Certaines de ces sensations sont dites trigéminales, car associées au nerf trijumeau. Situé dans le palais, le nez et la mâchoire, ce nerf est notamment responsable de la perception de la fraîcheur de la menthe, ou encore des piquants. C’est de sa faute si l’on a la moutarde ou le wasabi qui montent au nez, ou si vos lèvres vous semblent brûler à cause d’un piment oiseau fulgurant.
Le goût est enfin influencé par nos autres sens. La vue nous donne envie de goûter ce bon gros hamburger qu’on voit passer à la télévision, l’ouïe excite nos papilles lorsque l’on entend la douce mélopée d’un ragoût qui mijote ou le tintement des verres à l'heure de l'apéro… Parfois les associations sensorielles sont carrément stupéfiantes. Vous avez tous entendu parler de la madeleine de Proust, lorsque le goût du petit gâteau fait chavirer les pensées de l’auteur et le renvoie à des souvenirs d’enfance…
Au-delà des cinq saveurs
Bref, le goût est un sens complexe et intrigant, qui mêle perception de l’environnement et plaisirs gourmands.
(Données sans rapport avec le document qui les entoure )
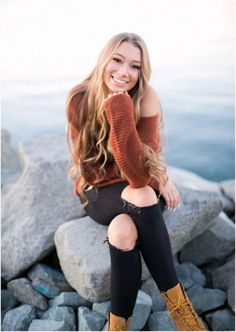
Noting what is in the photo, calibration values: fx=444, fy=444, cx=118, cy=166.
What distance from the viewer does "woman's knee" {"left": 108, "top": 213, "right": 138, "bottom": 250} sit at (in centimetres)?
203

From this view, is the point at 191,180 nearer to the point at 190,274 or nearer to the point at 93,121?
the point at 190,274

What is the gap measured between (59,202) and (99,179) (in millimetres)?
526

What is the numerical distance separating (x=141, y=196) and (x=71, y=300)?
2.66 feet

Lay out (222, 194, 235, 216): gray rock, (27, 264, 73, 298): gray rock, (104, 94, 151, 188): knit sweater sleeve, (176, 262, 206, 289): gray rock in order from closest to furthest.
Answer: (104, 94, 151, 188): knit sweater sleeve → (27, 264, 73, 298): gray rock → (176, 262, 206, 289): gray rock → (222, 194, 235, 216): gray rock

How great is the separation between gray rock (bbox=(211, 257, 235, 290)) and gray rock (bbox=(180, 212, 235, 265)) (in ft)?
0.29

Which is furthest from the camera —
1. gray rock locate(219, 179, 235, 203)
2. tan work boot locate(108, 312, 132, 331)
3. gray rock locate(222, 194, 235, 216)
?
gray rock locate(219, 179, 235, 203)

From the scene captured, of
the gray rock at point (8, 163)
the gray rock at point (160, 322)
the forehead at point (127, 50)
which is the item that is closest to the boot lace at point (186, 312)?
the gray rock at point (160, 322)

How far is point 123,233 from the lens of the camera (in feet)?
6.68

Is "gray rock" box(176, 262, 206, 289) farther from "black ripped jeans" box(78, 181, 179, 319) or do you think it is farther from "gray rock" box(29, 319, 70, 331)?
"gray rock" box(29, 319, 70, 331)

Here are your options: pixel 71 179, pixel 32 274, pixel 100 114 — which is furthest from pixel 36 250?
pixel 100 114

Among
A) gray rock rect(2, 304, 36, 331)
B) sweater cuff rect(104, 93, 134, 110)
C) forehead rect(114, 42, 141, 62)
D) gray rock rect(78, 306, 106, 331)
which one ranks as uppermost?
forehead rect(114, 42, 141, 62)

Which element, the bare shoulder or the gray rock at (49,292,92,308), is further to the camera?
the gray rock at (49,292,92,308)

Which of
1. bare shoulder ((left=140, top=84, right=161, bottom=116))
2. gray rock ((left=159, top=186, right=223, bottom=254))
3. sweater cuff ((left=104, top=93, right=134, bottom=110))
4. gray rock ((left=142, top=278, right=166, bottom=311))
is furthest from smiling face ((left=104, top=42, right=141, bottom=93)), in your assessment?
gray rock ((left=142, top=278, right=166, bottom=311))

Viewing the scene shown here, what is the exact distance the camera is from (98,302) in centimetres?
239
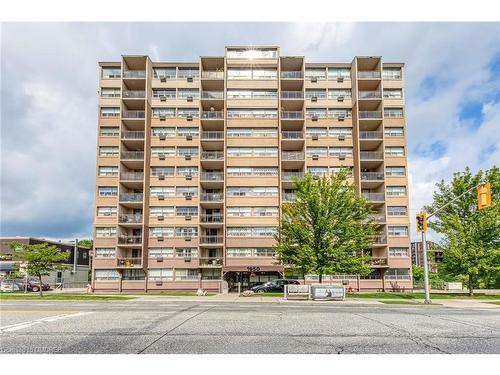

Ce qui fait dire à certains que la vision des cinq saveurs de base est dépassée. «Chacune possède des systèmes récepteurs spécifiques: un récepteur pour le sel, un pour l’acide, quelques-uns pour le sucre, etc.», justifie Nicolas Godinot.
«Ces cinq saveurs, c’est du baratin: c’est comme dire qu’il n’y a que cinq notes sur un piano», contredit Hervé This, physico-chimiste français spécialiste du goût et partisan d’embrasser les saveurs dans leur complexité. Il y a autant de sucrés qu’il y a de sucres sapides et de personnes qui les goûtent, chacune ayant un ressenti unique, impossible selon lui à délimiter avec seulement cinq saveurs. «Il faudrait parler des sucrés, des acides, des salés, des amers, etc.», plaide-t-il.
Il n'a pas tort: la science pourrait même identifier de nouvelles saveurs fondamentales. Récemment, plusieurs équipes ont ainsi mis en évidence des récepteurs responsables de la saveur du gras, contredisant le fait que les acides gras seraient insipides. D’autres estiment que la langue percevrait la saveur du calcium. Cela ne serait pas stupide: ce minéral étant essentiel à la survie, l'évolution pourrait avoir sélectionné des récepteurs capables de l'identifier. Ces travaux et les discussions qui s'ensuivent prennent du temps avant d'officiellement adouber de nouvelles saveurs. Ils permettront, peut-être, d'autoriser de nouvelles trouvailles culinaires ou de mettre au point des substituts au sucre ou au gras.
Car le goût est aujourd’hui associé à certains troubles du comportement alimentaire. Aux temps préhistoriques, ce sens était indispensable à la survie. L’homme l’a ensuite apprivoisé pour en faire un instrument de son plaisir. Jusqu’à en devenir parfois la victime? De quoi illustrer en tout cas le fait que le goût est sans doute celui de nos sens qui nous rend le plus humain. «Les animaux se repaissent, l'homme mange», Brillat-Savarin l’avait déjà compris!